• _Instructions to follow_: Print all of the data exactly as written.

• _Records provided_:
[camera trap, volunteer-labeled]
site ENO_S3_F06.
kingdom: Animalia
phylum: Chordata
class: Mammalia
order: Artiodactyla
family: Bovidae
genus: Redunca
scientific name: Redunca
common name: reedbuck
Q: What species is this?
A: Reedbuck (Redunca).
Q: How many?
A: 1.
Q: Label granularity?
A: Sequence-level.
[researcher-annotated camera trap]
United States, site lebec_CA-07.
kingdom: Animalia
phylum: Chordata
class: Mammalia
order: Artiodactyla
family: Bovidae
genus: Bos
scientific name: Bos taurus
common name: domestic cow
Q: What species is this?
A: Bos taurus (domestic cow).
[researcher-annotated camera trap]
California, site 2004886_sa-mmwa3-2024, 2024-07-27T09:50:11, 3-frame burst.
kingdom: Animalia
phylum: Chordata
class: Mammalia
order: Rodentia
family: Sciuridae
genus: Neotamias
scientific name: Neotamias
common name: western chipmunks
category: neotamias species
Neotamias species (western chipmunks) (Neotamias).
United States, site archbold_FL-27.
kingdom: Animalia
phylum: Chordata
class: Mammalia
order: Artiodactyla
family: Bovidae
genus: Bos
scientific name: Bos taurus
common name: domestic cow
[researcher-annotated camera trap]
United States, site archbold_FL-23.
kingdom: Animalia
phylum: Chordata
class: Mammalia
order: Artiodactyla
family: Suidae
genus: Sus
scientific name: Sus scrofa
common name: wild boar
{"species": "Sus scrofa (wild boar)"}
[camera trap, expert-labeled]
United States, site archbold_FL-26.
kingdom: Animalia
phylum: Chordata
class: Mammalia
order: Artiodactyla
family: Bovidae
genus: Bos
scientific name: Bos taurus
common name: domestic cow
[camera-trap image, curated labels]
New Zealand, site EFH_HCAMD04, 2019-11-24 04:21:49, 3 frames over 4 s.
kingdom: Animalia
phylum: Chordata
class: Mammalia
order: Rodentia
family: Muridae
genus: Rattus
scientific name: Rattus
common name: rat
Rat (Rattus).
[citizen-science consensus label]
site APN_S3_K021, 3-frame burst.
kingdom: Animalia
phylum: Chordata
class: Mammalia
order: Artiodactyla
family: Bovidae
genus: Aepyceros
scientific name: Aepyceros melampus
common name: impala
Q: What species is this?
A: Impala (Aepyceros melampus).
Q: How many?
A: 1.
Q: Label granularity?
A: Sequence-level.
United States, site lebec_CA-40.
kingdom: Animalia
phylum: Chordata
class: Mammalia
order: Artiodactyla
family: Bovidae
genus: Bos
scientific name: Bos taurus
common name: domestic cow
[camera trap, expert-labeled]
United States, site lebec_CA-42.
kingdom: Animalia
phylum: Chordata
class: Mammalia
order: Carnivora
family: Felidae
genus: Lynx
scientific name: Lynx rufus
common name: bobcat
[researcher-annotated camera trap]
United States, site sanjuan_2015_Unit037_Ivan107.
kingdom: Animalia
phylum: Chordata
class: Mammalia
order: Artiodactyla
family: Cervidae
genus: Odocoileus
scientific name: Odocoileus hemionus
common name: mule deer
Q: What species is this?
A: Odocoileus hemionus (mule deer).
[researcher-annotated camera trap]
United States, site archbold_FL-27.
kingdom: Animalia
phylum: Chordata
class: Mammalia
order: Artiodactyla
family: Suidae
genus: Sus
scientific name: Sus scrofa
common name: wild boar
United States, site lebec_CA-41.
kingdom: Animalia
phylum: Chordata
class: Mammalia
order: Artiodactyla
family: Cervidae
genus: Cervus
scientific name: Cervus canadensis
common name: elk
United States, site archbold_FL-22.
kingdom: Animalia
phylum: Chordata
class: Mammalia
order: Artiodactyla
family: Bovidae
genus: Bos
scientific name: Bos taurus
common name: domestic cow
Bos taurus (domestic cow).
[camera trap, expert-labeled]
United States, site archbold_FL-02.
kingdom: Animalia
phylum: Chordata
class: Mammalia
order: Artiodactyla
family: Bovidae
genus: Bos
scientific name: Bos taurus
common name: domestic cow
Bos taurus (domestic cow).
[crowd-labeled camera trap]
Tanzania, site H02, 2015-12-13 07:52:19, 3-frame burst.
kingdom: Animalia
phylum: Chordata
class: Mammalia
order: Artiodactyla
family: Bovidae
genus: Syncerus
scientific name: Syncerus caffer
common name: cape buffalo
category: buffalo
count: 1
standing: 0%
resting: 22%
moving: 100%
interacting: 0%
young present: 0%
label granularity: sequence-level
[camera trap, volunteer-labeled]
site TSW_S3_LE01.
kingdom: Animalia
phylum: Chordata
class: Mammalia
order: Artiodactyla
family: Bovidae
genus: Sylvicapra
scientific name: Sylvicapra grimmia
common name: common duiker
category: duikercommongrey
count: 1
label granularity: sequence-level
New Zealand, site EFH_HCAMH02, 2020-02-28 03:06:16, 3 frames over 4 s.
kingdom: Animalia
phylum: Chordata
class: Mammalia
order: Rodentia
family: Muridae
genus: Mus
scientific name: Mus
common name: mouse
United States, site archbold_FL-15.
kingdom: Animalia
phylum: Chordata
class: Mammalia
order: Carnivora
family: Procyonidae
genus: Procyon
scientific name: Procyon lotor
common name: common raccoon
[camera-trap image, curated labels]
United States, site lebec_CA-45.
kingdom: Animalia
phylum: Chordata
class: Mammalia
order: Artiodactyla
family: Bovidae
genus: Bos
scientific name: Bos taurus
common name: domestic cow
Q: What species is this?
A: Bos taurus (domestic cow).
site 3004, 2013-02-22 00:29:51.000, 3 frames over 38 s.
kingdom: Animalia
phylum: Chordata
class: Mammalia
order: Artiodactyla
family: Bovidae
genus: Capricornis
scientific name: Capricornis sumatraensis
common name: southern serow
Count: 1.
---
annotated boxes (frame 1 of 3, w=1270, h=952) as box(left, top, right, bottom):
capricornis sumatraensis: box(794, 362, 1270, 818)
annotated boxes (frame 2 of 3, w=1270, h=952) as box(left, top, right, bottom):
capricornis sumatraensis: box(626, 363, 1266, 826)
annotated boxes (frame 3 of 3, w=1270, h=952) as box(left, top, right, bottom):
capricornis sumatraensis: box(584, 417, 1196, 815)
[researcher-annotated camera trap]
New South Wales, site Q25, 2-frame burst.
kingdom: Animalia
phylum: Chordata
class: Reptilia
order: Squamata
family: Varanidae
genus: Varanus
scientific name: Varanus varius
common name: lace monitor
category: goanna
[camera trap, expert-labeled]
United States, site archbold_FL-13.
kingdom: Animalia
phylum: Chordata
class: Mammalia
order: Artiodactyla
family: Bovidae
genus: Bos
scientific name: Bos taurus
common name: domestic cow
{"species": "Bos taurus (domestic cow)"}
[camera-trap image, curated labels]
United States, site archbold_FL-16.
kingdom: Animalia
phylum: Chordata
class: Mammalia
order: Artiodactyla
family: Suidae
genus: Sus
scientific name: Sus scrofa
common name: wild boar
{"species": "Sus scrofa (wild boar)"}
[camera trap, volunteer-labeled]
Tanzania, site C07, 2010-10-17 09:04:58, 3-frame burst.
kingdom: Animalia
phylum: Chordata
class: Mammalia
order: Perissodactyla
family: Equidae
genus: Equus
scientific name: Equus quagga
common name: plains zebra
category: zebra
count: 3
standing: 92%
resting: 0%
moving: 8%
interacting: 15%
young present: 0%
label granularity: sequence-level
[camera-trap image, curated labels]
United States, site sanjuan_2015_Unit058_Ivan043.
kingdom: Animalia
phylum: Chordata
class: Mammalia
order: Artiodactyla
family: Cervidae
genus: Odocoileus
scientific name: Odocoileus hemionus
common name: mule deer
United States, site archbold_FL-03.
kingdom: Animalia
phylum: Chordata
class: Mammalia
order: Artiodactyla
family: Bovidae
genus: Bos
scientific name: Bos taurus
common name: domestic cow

• _Output for this task_:
[camera trap, volunteer-labeled]
site ENO_S3_F06.
kingdom: Animalia
phylum: Chordata
class: Mammalia
order: Artiodactyla
family: Bovidae
genus: Redunca
scientific name: Redunca
common name: reedbuck
Q: What species is this?
A: Reedbuck (Redunca).
Q: How many?
A: 1.
Q: Label granularity?
A: Sequence-level.
[researcher-annotated camera trap]
United States, site lebec_CA-07.
kingdom: Animalia
phylum: Chordata
class: Mammalia
order: Artiodactyla
family: Bovidae
genus: Bos
scientific name: Bos taurus
common name: domestic cow
Q: What species is this?
A: Bos taurus (domestic cow).
[researcher-annotated camera trap]
California, site 2004886_sa-mmwa3-2024, 2024-07-27T09:50:11, 3-frame burst.
kingdom: Animalia
phylum: Chordata
class: Mammalia
order: Rodentia
family: Sciuridae
genus: Neotamias
scientific name: Neotamias
common name: western chipmunks
category: neotamias species
Neotamias species (western chipmunks) (Neotamias).
United States, site archbold_FL-27.
kingdom: Animalia
phylum: Chordata
class: Mammalia
order: Artiodactyla
family: Bovidae
genus: Bos
scientific name: Bos taurus
common name: domestic cow
[researcher-annotated camera trap]
United States, site archbold_FL-23.
kingdom: Animalia
phylum: Chordata
class: Mammalia
order: Artiodactyla
family: Suidae
genus: Sus
scientific name: Sus scrofa
common name: wild boar
{"species": "Sus scrofa (wild boar)"}
[camera trap, expert-labeled]
United States, site archbold_FL-26.
kingdom: Animalia
phylum: Chordata
class: Mammalia
order: Artiodactyla
family: Bovidae
genus: Bos
scientific name: Bos taurus
common name: domestic cow
[camera-trap image, curated labels]
New Zealand, site EFH_HCAMD04, 2019-11-24 04:21:49, 3 frames over 4 s.
kingdom: Animalia
phylum: Chordata
class: Mammalia
order: Rodentia
family: Muridae
genus: Rattus
scientific name: Rattus
common name: rat
Rat (Rattus).
[citizen-science consensus label]
site APN_S3_K021, 3-frame burst.
kingdom: Animalia
phylum: Chordata
class: Mammalia
order: Artiodactyla
family: Bovidae
genus: Aepyceros
scientific name: Aepyceros melampus
common name: impala
Q: What species is this?
A: Impala (Aepyceros melampus).
Q: How many?
A: 1.
Q: Label granularity?
A: Sequence-level.
United States, site lebec_CA-40.
kingdom: Animalia
phylum: Chordata
class: Mammalia
order: Artiodactyla
family: Bovidae
genus: Bos
scientific name: Bos taurus
common name: domestic cow
[camera trap, expert-labeled]
United States, site lebec_CA-42.
kingdom: Animalia
phylum: Chordata
class: Mammalia
order: Carnivora
family: Felidae
genus: Lynx
scientific name: Lynx rufus
common name: bobcat
[researcher-annotated camera trap]
United States, site sanjuan_2015_Unit037_Ivan107.
kingdom: Animalia
phylum: Chordata
class: Mammalia
order: Artiodactyla
family: Cervidae
genus: Odocoileus
scientific name: Odocoileus hemionus
common name: mule deer
Q: What species is this?
A: Odocoileus hemionus (mule deer).
[researcher-annotated camera trap]
United States, site archbold_FL-27.
kingdom: Animalia
phylum: Chordata
class: Mammalia
order: Artiodactyla
family: Suidae
genus: Sus
scientific name: Sus scrofa
common name: wild boar
United States, site lebec_CA-41.
kingdom: Animalia
phylum: Chordata
class: Mammalia
order: Artiodactyla
family: Cervidae
genus: Cervus
scientific name: Cervus canadensis
common name: elk
United States, site archbold_FL-22.
kingdom: Animalia
phylum: Chordata
class: Mammalia
order: Artiodactyla
family: Bovidae
genus: Bos
scientific name: Bos taurus
common name: domestic cow
Bos taurus (domestic cow).
[camera trap, expert-labeled]
United States, site archbold_FL-02.
kingdom: Animalia
phylum: Chordata
class: Mammalia
order: Artiodactyla
family: Bovidae
genus: Bos
scientific name: Bos taurus
common name: domestic cow
Bos taurus (domestic cow).
[crowd-labeled camera trap]
Tanzania, site H02, 2015-12-13 07:52:19, 3-frame burst.
kingdom: Animalia
phylum: Chordata
class: Mammalia
order: Artiodactyla
family: Bovidae
genus: Syncerus
scientific name: Syncerus caffer
common name: cape buffalo
category: buffalo
count: 1
standing: 0%
resting: 22%
moving: 100%
interacting: 0%
young present: 0%
label granularity: sequence-level
[camera trap, volunteer-labeled]
site TSW_S3_LE01.
kingdom: Animalia
phylum: Chordata
class: Mammalia
order: Artiodactyla
family: Bovidae
genus: Sylvicapra
scientific name: Sylvicapra grimmia
common name: common duiker
category: duikercommongrey
count: 1
label granularity: sequence-level
New Zealand, site EFH_HCAMH02, 2020-02-28 03:06:16, 3 frames over 4 s.
kingdom: Animalia
phylum: Chordata
class: Mammalia
order: Rodentia
family: Muridae
genus: Mus
scientific name: Mus
common name: mouse
United States, site archbold_FL-15.
kingdom: Animalia
phylum: Chordata
class: Mammalia
order: Carnivora
family: Procyonidae
genus: Procyon
scientific name: Procyon lotor
common name: common raccoon
[camera-trap image, curated labels]
United States, site lebec_CA-45.
kingdom: Animalia
phylum: Chordata
class: Mammalia
order: Artiodactyla
family: Bovidae
genus: Bos
scientific name: Bos taurus
common name: domestic cow
Q: What species is this?
A: Bos taurus (domestic cow).
site 3004, 2013-02-22 00:29:51.000, 3 frames over 38 s.
kingdom: Animalia
phylum: Chordata
class: Mammalia
order: Artiodactyla
family: Bovidae
genus: Capricornis
scientific name: Capricornis sumatraensis
common name: southern serow
Count: 1.
---
annotated boxes (frame 1 of 3, w=1270, h=952) as box(left, top, right, bottom):
capricornis sumatraensis: box(794, 362, 1270, 818)
annotated boxes (frame 2 of 3, w=1270, h=952) as box(left, top, right, bottom):
capricornis sumatraensis: box(626, 363, 1266, 826)
annotated boxes (frame 3 of 3, w=1270, h=952) as box(left, top, right, bottom):
capricornis sumatraensis: box(584, 417, 1196, 815)
[researcher-annotated camera trap]
New South Wales, site Q25, 2-frame burst.
kingdom: Animalia
phylum: Chordata
class: Reptilia
order: Squamata
family: Varanidae
genus: Varanus
scientific name: Varanus varius
common name: lace monitor
category: goanna
[camera trap, expert-labeled]
United States, site archbold_FL-13.
kingdom: Animalia
phylum: Chordata
class: Mammalia
order: Artiodactyla
family: Bovidae
genus: Bos
scientific name: Bos taurus
common name: domestic cow
{"species": "Bos taurus (domestic cow)"}
[camera-trap image, curated labels]
United States, site archbold_FL-16.
kingdom: Animalia
phylum: Chordata
class: Mammalia
order: Artiodactyla
family: Suidae
genus: Sus
scientific name: Sus scrofa
common name: wild boar
{"species": "Sus scrofa (wild boar)"}
[camera trap, volunteer-labeled]
Tanzania, site C07, 2010-10-17 09:04:58, 3-frame burst.
kingdom: Animalia
phylum: Chordata
class: Mammalia
order: Perissodactyla
family: Equidae
genus: Equus
scientific name: Equus quagga
common name: plains zebra
category: zebra
count: 3
standing: 92%
resting: 0%
moving: 8%
interacting: 15%
young present: 0%
label granularity: sequence-level
[camera-trap image, curated labels]
United States, site sanjuan_2015_Unit058_Ivan043.
kingdom: Animalia
phylum: Chordata
class: Mammalia
order: Artiodactyla
family: Cervidae
genus: Odocoileus
scientific name: Odocoileus hemionus
common name: mule deer
United States, site archbold_FL-03.
kingdom: Animalia
phylum: Chordata
class: Mammalia
order: Artiodactyla
family: Bovidae
genus: Bos
scientific name: Bos taurus
common name: domestic cow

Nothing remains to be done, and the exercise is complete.